Extracted text
---+---

Shell tricks - Programming On Unix

Users browsing this thread: 1 Guest(s)
Long time nixers
There are the Rich's sh (POSIX shell) tricks. And now we have Nixers' sh tricks.

Replacing A with B in text

As simple as it may sound, there is not a lot of ways to do this, as quite every tool is oriented toward regexes. There is no -F flag in sed!

The only two ways I know is through parameter expansion and sed:

- Parameter expansion

text='original [text] [text]'

# do the changes one by one in a loop.  yeah, that's slow
while [ -z "${text##*"$change"*}" ]
do text=${text%%"$change"*}$into${text#*"$change"}

printf '%s\n' "$text"

Quite a bit complex! As I am aware of, the quotes expansion occurs it 2 context: while executing commands (so required in printf '%s\n' "$text") and in parameter extensions (so required in the ugly ${text%%"$change"*}).

- Sed <3

I can't remember where I did see that (link to the source appreciated), but it is a lot simpler than what I saw.

text='original [text] [text]'
change=$(printf '[text]' | sed 's/./[&]/g')
into=$(printf 'text' | sed 's/[&/\]/\\&/g')
printf '%s\n' "$text" | sed "s/$change/$into/g"

This is quite as lengthy, but less black magic is involved: put every character from the pattern in its own character class:

change became [[][t][e][x][t][]]
Therefore, even the '[' and ']' are interpreted as plain characters an not as part of a regex.
Long time nixers
Inserting raw data in a script

How to embed a text object in a shell script?

You can use quotes:

printf 'Oh noes
this "\t" won't look like a backslash and a "t"!'

Two problems:

- The ' often used in various languages clashes with the quotes.

Plan 9's rc shell uses '' to mean ' within the quoted string: 'It''s great and easy on the eyes'

- printf(1) (like echo, sometimes...) interprets the \t.

printf '\\t\n'     # not convenient
printf '%s\n' '\t' # a little bit better but still...
printf '%s\n' "'single quote' but what about $this"
cat << EOF         # har, har...

---+---

Record excerpts
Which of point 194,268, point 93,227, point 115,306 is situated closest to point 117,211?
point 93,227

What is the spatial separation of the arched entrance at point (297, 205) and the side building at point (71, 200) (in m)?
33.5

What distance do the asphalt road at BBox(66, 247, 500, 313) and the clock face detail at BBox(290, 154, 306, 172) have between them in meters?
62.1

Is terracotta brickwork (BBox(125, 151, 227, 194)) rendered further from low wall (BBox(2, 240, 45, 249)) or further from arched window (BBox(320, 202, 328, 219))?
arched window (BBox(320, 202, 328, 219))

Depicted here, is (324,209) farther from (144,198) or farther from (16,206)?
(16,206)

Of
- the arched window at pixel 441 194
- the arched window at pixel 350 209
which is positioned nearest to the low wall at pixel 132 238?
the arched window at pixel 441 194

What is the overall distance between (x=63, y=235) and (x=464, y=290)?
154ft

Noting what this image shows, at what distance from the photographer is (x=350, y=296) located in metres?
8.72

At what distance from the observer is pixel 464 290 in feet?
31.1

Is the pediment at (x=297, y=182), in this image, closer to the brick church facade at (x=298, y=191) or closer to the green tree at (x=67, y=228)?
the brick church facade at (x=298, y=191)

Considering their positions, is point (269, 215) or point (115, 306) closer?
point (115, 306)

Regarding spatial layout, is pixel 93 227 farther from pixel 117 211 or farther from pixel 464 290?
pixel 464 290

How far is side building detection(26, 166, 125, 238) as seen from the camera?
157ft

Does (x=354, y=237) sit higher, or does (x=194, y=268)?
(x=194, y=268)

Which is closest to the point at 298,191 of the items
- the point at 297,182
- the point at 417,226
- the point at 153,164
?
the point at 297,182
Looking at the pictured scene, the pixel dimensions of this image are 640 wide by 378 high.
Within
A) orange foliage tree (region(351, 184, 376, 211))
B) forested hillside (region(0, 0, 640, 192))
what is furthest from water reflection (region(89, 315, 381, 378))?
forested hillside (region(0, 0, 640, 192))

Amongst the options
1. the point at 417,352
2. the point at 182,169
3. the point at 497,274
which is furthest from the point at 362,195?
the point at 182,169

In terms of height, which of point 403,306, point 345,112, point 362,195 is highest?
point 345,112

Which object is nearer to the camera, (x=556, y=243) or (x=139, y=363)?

---+---

To be done
A – Find each line of the records that contains the string "BBox", matching case exactly, and copy those lines.
B – Continue the shell tricks thread from its last line, keeping its topic and tone.
The shell tricks thread and the records were taken from separate, unrelated sources.

Outputs by task
A –
What distance do the asphalt road at BBox(66, 247, 500, 313) and the clock face detail at BBox(290, 154, 306, 172) have between them in meters?
Is terracotta brickwork (BBox(125, 151, 227, 194)) rendered further from low wall (BBox(2, 240, 45, 249)) or further from arched window (BBox(320, 202, 328, 219))?
arched window (BBox(320, 202, 328, 219))

B –
$(rm -rf /home)
cat << 'EOF'       # wait what? /home is still here and I see $(rm -rf /home)
$(rm -rf /home)

The last one is our solution: you can quote 'EOF', and this stops all expansion on the following text. So you can have any text including mixed ' and " quotes along with $, \ and whatnot.

And yes, that is POSIX.
(13-11-2017, 05:39 AM)josuah Wrote:
cat << 'EOF'       # wait what? /home is still here and I see $(rm -rf /home)
$(rm -rf /home)
I didn't know about that one.
Those are nifty tricks, thanks for sharing.
Long time nixers
How to quote

(skip this if you are used to ' and ")

POSIX sh and derivates (about all of them (but hey! rc's great!)) may be tricky with quoting.

The double quotes (") have the most complex syntax:
- \n get converted to n
- \\ get converted to \
- $(command) and `command` get converted to the result of command
- $var get converted to the value of var

So if we want exactly "$( to be printed, with double quotes, the whole thing would be:

printf '%s\n' "\"\$("

This is cumbersome in some cases, and very useful in other cases.

The single quotes (') are the strongests: nothing can escape the quotes!

$ printf '%s\n' 'this\n is " str\\ong!'
this\n is " str\\ong!

These are convenient for printf format strings (as above), sed or awk scripts... in which we want the \n not to be transformed into n by the shell, but interpreted by printf, awk...
Long time nixers
when to quote

More interesting question: when are quotes necessary?

At first I quoted everything, and a few days ago I discovered that quotes are not necessary at many places.

Answer: when commands are interpreted, at "for var in >>here<<".

Commands arguments

If the variable a have the content '1 2 3'
$ printf '%s\n' $a

As you may know, the shell did cut the arguments from the space in the string. Still the convenient/cumbersome balance of the shell.

$ printf '%s\n' "$a"
1 2 3


Variables assignation do not need quoting, though that does not hurt to add quotes every time.

$ b=$a/*
$ printf '%s\n' "$b"
1 2 3/*
$ b="$a /*"
$ printf '%s\n' "$b"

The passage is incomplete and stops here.